SELECTED EXTRACT:

····················

Ito process as numerical solution of stochastic differential equation

Just pushed the first cut of an Euler scheme for SDE

Unit test is based on simple model dX = \mu X dt + \sigma X dW.
sde_euler_1d.pdf (8.7 KB)

The proposed signature of the function ito_process_euler is

matrix ito_process_euler(F1 drift, F2 diffusion, vector y0, 
                         matrix wiener_normal, 
                         real[] theta1, real[] theta2, real t)

where F1 and F2 are functions for drift and diffusion with theta1 and theta2 being their parameters, respectively. y0 is initial condition at t=0, wiener_normal is a matrix of iid standard normals for Weiner process steps. With t being the final time, the step size equals to t divided by the number of columns of wiener_normal.


The 2nd example/test is based on a stochastic SIR model, with parameter vector \theta=(a,b,c,d), the SDE is characterized by

f_{\text{drift}}(x) = (-ax_1x_2 + d, ax_1x_2 -(c+d)x_2, cx_2-dx_3)^t
f_{\text{diffusion}}(x) = (-bx_1x_2 , bx_1x_2, 0)^t

numerical results from ito_process_euler below show Ito processes that range from stable to unstable.

1 Like

I don’t know anything about SDEs, so I’m not going to be much help here.

Is there an issue defining what you want the behavior to be? Any chance we can get @charlesm93 or @bbbales2 or @wds15 to help review the code? I’m also looping in @syclik because he’s in charge of the math lib and also has a strong enough math background for this kind of work. @betanalpha would be another possibility for someone with enough C++ and math to handle this.

I’m about to submit an issue but since I’m getting zero feedback from discourse Performance of stochastic volatility model I’m hesitating to submit a PR. Currently my main concern is

  • This implementation could be completely written in Stan lang, is it still worth to add it as a function.
  • The Wiener process generation asks for a potentially large matrix/vector of iid normals, how’s this going to affect the performance in MCMC?

Everyone’s overwhelmed by volume and providing only spotty attention. You’ll need to tap some specific people to review this, and I think we only have a few core devs who are qualified.

The place to start is with an issue, not with a PR. Then when there’s agreement the issue is something we want to implement, then create the PR. @syclik is in the charge of the math lib and the one to contact if the process gets stuck.

That’s true of almost all the functions we write. By adding to Stan, we get something much easier to use and hopefully more reliable and efficient. But it’s a judgement call, which is why I’m suggesting starting with an issue and with pinging @syclik to review the intent.

····················

DATASET EXCERPTS:
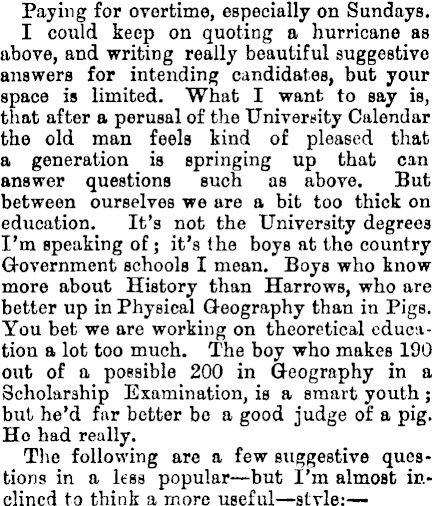 Paying for overtime, especially on Sundays.

I could keep on quoting a hurricane as above, and writing really beautiful suggestive answers for intending candidates, but your space is limited. What I want to say is, that after a perusal of the University Calendar the old man feels kind of pleased that a generation is springing up that can answer questions such as above. But between ourselves we are a bit too thick on education. It's not the University degrees I'm speaking of; it's the boys at the country Government schools I mean. Boys who know more about History than Harrows, who are better up in Physical Geography than in Pigs. You bet we are working on theoretical education a lot too much. The boy who makes 190 out of a possible 200 in Geography in a Scholarship Examination, is a smart youth; but he'd far better be a good judge of a pig. He had really.

The following are a few suggestive questions in a less popular—but I'm almost inclined to think a more useful—style:—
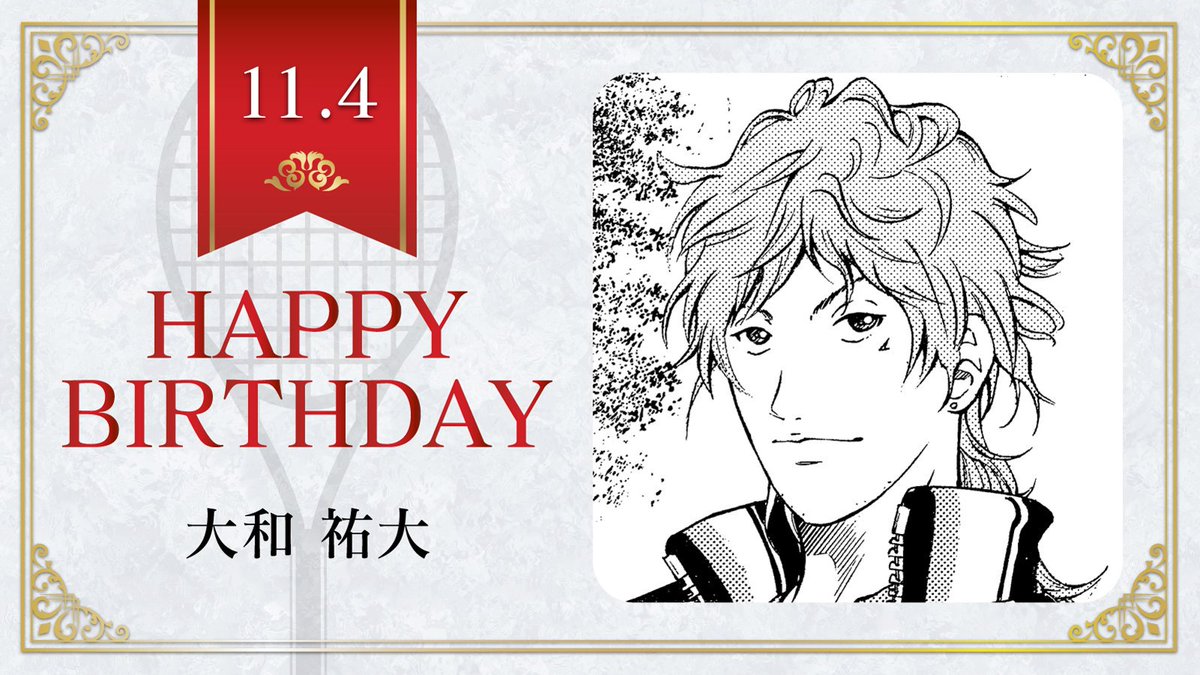 11.4

HAPPY BIRTHDAY

大和 祐大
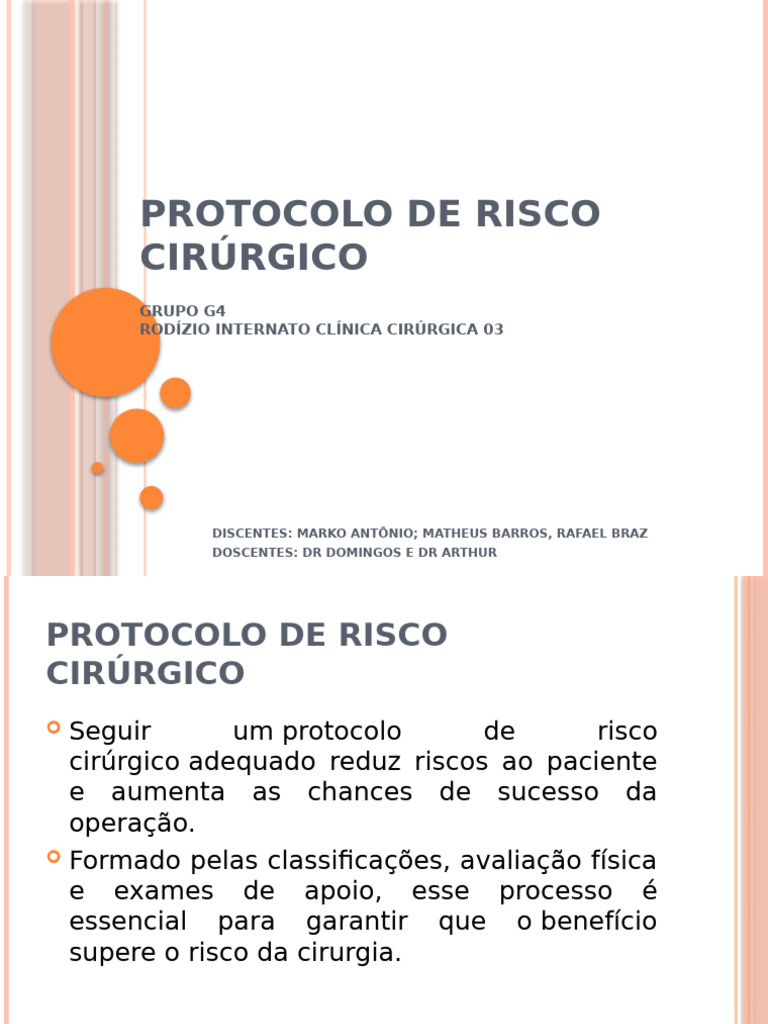 PROTOCOLO DE RISCO CIRÚRGICO

GRUPO G4
RODÍZIO INTERNATO CLÍNICA CIRÚRGICA 03

DISCENTES: MARKO ANTÔNIO; MATHEUS BARROS, RAFAEL BRAZ
DOSCENTES: DR DOMINGOS E DR ARTHUR

PROTOCOLO DE RISCO CIRÚRGICO

Seguir um protocolo de risco cirúrgico adequado reduz riscos ao paciente e aumenta as chances de sucesso da operação.

Formado pelas classificações, avaliação física e exames de apoio, esse processo é essencial para garantir que o benefício supere o risco da cirurgia.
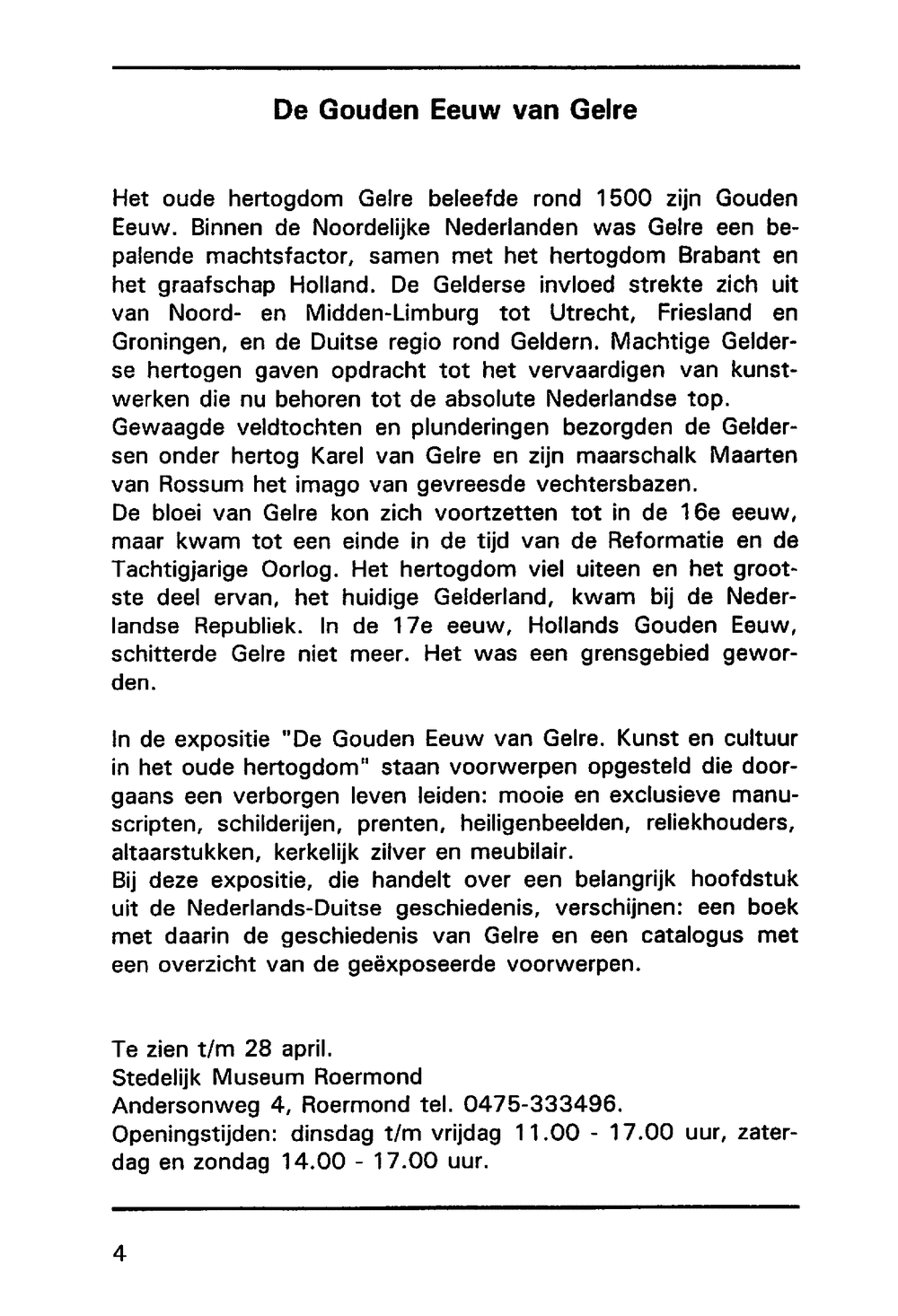 De Gouden Eeuw van Gelre

Het oude hertogdom Gelre beleefde rond 1500 zijn Gouden Eeuw. Binnen de Noordelijke Nederlanden was Gelre een bepalende machtsfactor, samen met het hertogdom Brabant en het graafschap Holland. De Gelderse invloed strekte zich uit van Noord- en Midden-Limburg tot Utrecht, Friesland en Groningen, en de Duitse regio rond Geldern. Machtige Gelderse hertogen gaven opdracht tot het vervaardigen van kunstwerken die nu behoren tot de absolute Nederlandse top.
Gewaagde veldtochten en plunderingen bezorgden de Geldersen onder hertog Karel van Gelre en zijn maarschalk Maarten van Rossum het imago van gevreesde vechtersbazen.
De bloei van Gelre kon zich voortzetten tot in de 16e eeuw, maar kwam tot een einde in de tijd van de Reformatie en de Tachtigjarige Oorlog. Het hertogdom viel uiteen en het grootste deel ervan, het huidige Gelderland, kwam bij de Nederlandse Republiek. In de 17e eeuw, Hollands Gouden Eeuw, schitterde Gelre niet meer. Het was een grensgebied geworden.

In de expositie "De Gouden Eeuw van Gelre. Kunst en cultuur in het oude hertogdom" staan voorwerpen opgesteld die doorgaans een verborgen leven leiden: mooie en exclusieve manuscripten, schilderijen, prenten, heiligenbeelden, reliekhouders, altaarstukken, kerkelijk zilver en meubilair.
Bij deze expositie, die handelt over een belangrijk hoofdstuk uit de Nederlands-Duitse geschiedenis, verschijnen: een boek met daarin de geschiedenis van Gelre en een catalogus met een overzicht van de geëxposeerde voorwerpen.

Te zien t/m 28 april.
Stedelijk Museum Roermond
Andersonweg 4, Roermond tel. 0475-333496.
Openingstijden: dinsdag t/m vrijdag 11.00 - 17.00 uur, zaterdag en zondag 14.00 - 17.00 uur.

4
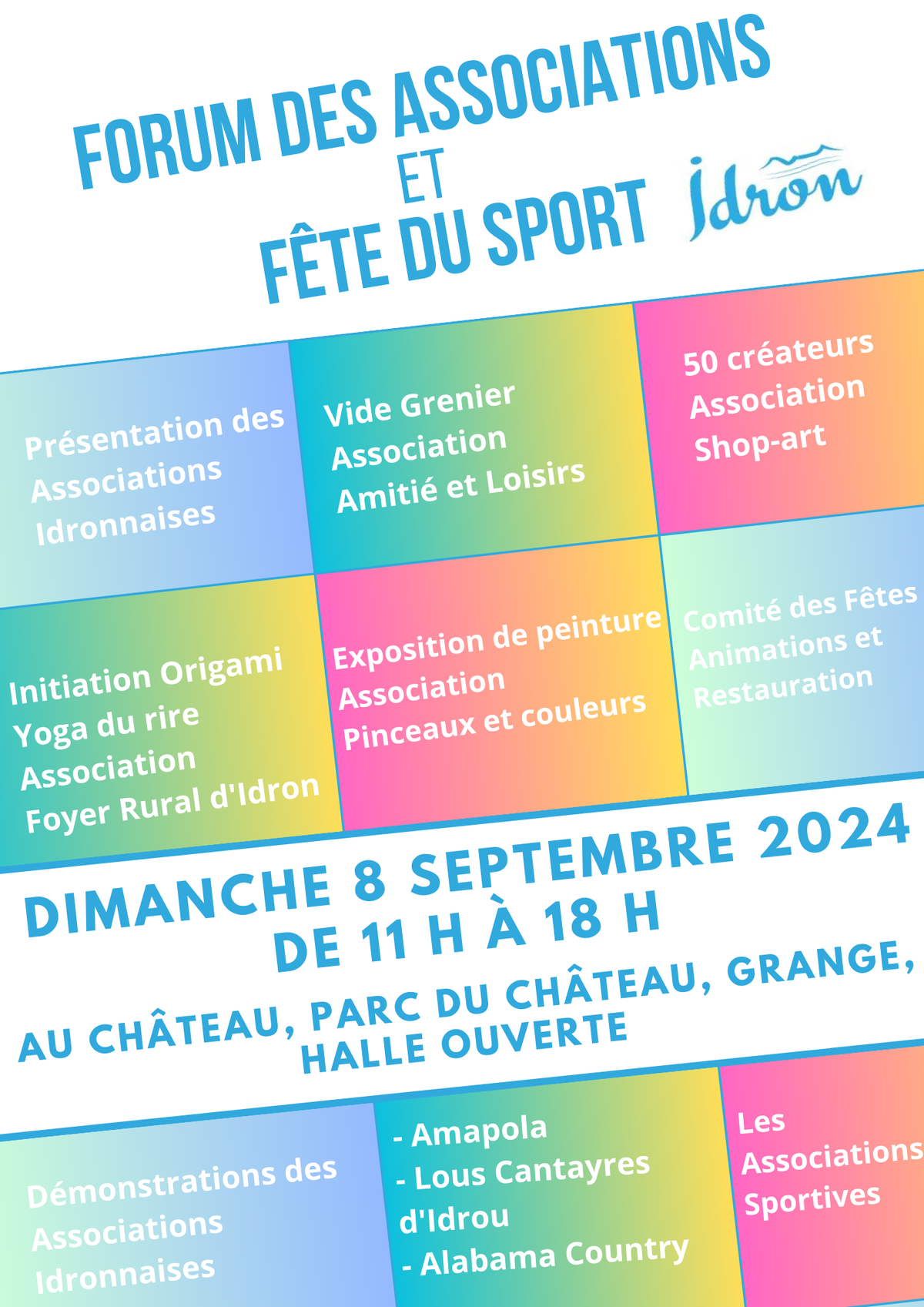 FORUM DES ASSOCIATIONS
ET
FÊTE DU SPORT

Idron

Présentation des Associations Idronnaises

Vide Grenier
Association
Amitié et Loisirs

50 créateurs
Association
Shop-art

Initiation Origami
Yoga du rire
Association
Foyer Rural d'Idron

Exposition de peinture
Association
Pinceaux et couleurs

Comité des Fêtes
Animations et
Restauration

DIMANCHE 8 SEPTEMBRE 2024
DE 11 H À 18 H

AU CHÂTEAU, PARC DU CHÂTEAU, GRANGE, HALLE OUVERTE

Démonstrations des Associations Idronnaises

- Amapola
- Lous Cantayres d'Idrou
- Alabama Country

Les Associations Sportives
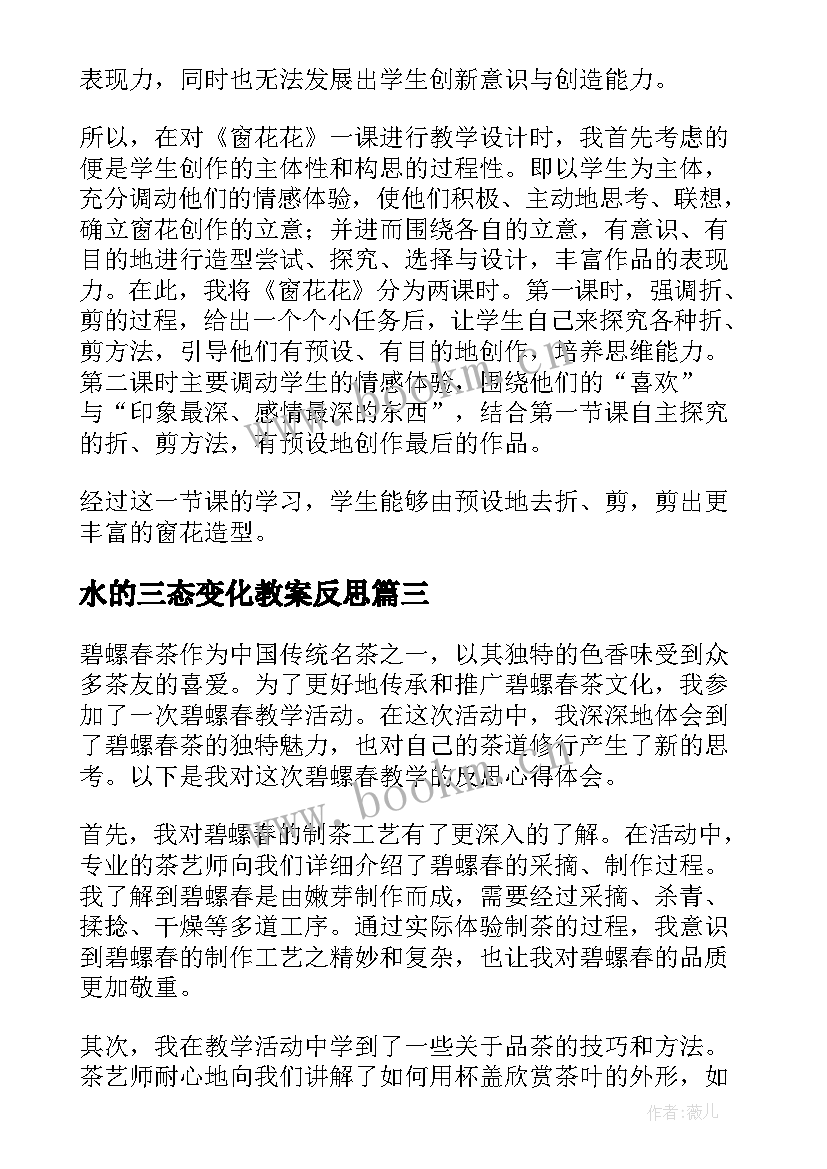 表现力，同时也无法发展出学生创新意识与创造能力。

所以，在对《窗花花》一课进行教学设计时，我首先考虑的便是学生创作的主体性和构思的过程性。即以学生为主体，充分调动他们的情感体验，使他们积极、主动地思考、联想，确立窗花创作的立意；并进而围绕各自的立意，有意识、有目的地进行造型尝试、探究、选择与设计，丰富作品的表现力。在此，我将《窗花花》分为两课时。第一课时，强调折、剪的过程，给出一个个小任务后，让学生自己来探究各种折、剪方法，引导他们有预设、有目的地创作，培养思维能力。第二课时主要调动学生的情感体验，围绕他们的“喜欢”与“印象最深、感情最深的东西”，结合第一节课自主探究的折、剪方法，有预设地创作最后的作品。

经过这一节课的学习，学生能够由预设地去折、剪，剪出更丰富的窗花造型。

水的三态变化教案反思篇三

碧螺春茶作为中国传统名茶之一，以其独特的色香味受到众多茶友的喜爱。为了更好地传承和推广碧螺春茶文化，我参加了一次碧螺春教学活动。在这次活动中，我深深地体会到了碧螺春茶的独特魅力，也对自己的茶道修行产生了新的思考。以下是我对这次碧螺春教学的反思心得体会。

首先，我对碧螺春的制茶工艺有了更深入的了解。在活动中，专业的茶艺师向我们详细介绍了碧螺春的采摘、制作过程。我了解到碧螺春是由嫩芽制作而成，需要经过采摘、杀青、揉捻、干燥等多道工序。通过实际体验制茶的过程，我意识到碧螺春的制作工艺之精妙和复杂，也让我对碧螺春的品质更加敬重。

其次，我在教学活动中学到了一些关于品茶的技巧和方法。茶艺师耐心地向我们讲解了如何用杯盖欣赏茶叶的外形，如

www.bookm.com

作者：薇儿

····················

EXERCISE INSTRUCTIONS: In the forum thread about the Euler scheme for stochastic differential equations, list every argument name in the proposed signature of ito_process_euler.

EXPECTED OUTPUT: drift, diffusion, y0, wiener_normal, theta1, theta2, t